### [Reading passage]
----------------

#### This module loads pickled url files and unpacks them into one list item then visits the links and scrapes the data

In [3]:
import os
import random

from bs4 import BeautifulSoup
import json

from selenium import webdriver
from selenium.webdriver.chrome.options import Options
from selenium.common.exceptions import NoSuchElementException
from selenium.webdriver.support.ui import WebDriverWait
from selenium.webdriver.support import expected_conditions as conditions
from selenium.webdriver.common.by import By
from selenium.common.exceptions import TimeoutException
import re

import pickle as pk



In [8]:
def fetch_links():
    files = os.listdir("../Outputs/links/")
    urls = []

    # for file in files:
    #     print(f"Fetched {file}")
    #     _ = open(("../Outputs/links/" + file), "rb")
    #     urls.append(pk.load(_))
    
    # Isolated testing
    file = open('../Outputs/links/codingkenya.pk','rb') 
    urls.append(pk.load(file))

    urls = [url for sublist in urls for url in sublist]

    print(f"{len(urls)} urls have been unpacked from {len(files)} found files")
    return urls


## Cleaning Function

- This function takes in 'dirty' text and returns cleaned text devoid of formatting and markdown syntax. 
- This is not the final cleaning. Further preprocessing will be done when prepping the data for use by the NLP model. This just makes the data human-readable.

----------------

### [Problems to solve]
(1) In the scraping notebook, which pickle file does fetch_links open for isolated testing?
(2) According to the scraping notebook, why is the cleaning function not the final cleaning step?
(3) Write out the scraping notebook from "return urls" to "the data human-readable.".

### [Source data]
----------------

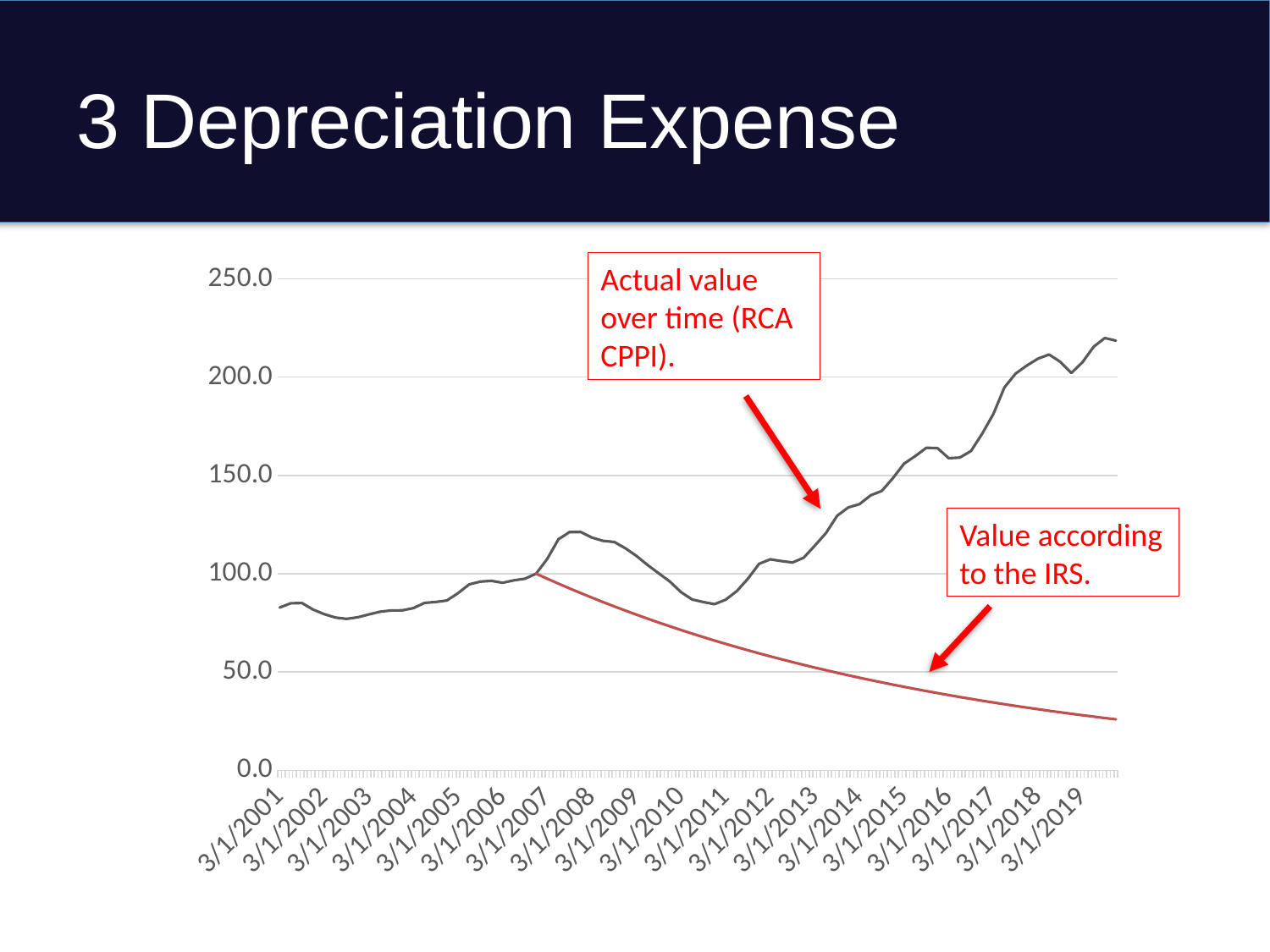
How many lines (series) are plotted on the chart? 2 Is the actual value (RCA CPPI) at 3/1/2019 greater or less than 200? greater What does the annotation say the red line represents? Value according to the IRS. Is the actual value (RCA CPPI) at 3/1/2011 greater or less than 100? less What kind of chart is shown on the slide? line chart What does the annotation say the dark line represents? Actual value over time (RCA CPPI). Does the value according to the IRS rise or fall from 3/1/2007 to 3/1/2019? fall At 3/1/2015, which is larger: the actual value (RCA CPPI) or the value according to the IRS? Actual value (RCA CPPI) Is the value according to the IRS at 3/1/2019 greater or less than 50? less Does the actual value (RCA CPPI) rise or fall from 3/1/2011 to 3/1/2019? rise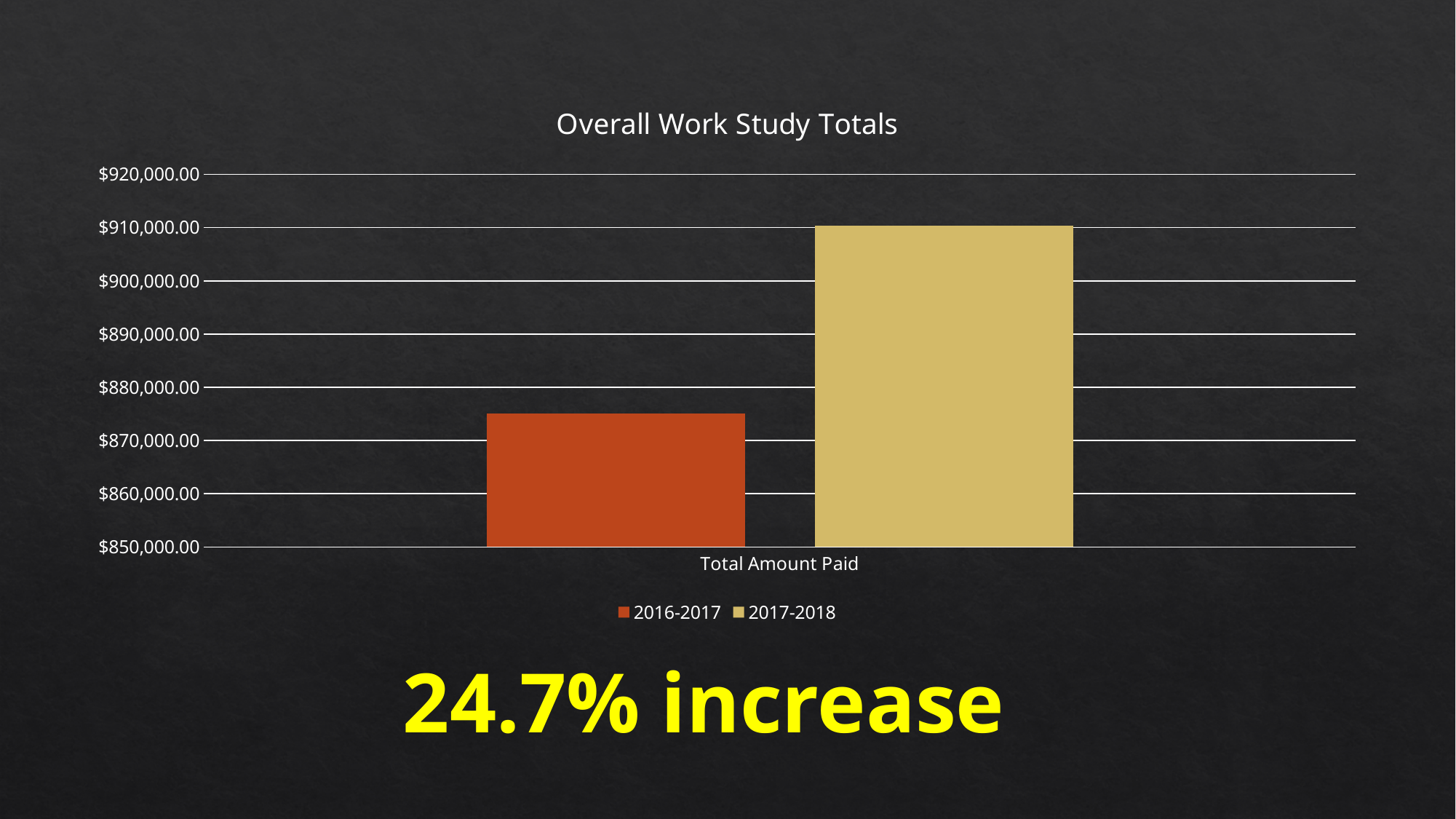
What is the category label on the x axis? Total Amount Paid Which series has the higher value for Total Amount Paid, 2016-2017 or 2017-2018? 2017-2018 Is the value for 2016-2017 greater or less than $870,000.00? greater Is the value for 2017-2018 greater or less than $920,000.00? less What is the title of the chart? Overall Work Study Totals How many categories are shown on the x axis? 1 Which series has the lowest bar? 2016-2017 How many series does the legend list? 2 What kind of chart is shown on the slide? bar chart Is the value for 2016-2017 greater or less than $880,000.00? less Which series has the highest bar? 2017-2018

----------------

### [Solutions below]
(1) It opens '../Outputs/links/codingkenya.pk'.

(2) Further preprocessing will happen later, when the data is prepared for the NLP model. This function only strips formatting and markdown syntax so the data is human-readable.

(3)
return urls


## Cleaning Function

- This function takes in 'dirty' text and returns cleaned text devoid of formatting and markdown syntax. 
- This is not the final cleaning. Further preprocessing will be done when prepping the data for use by the NLP model. This just makes the data human-readable.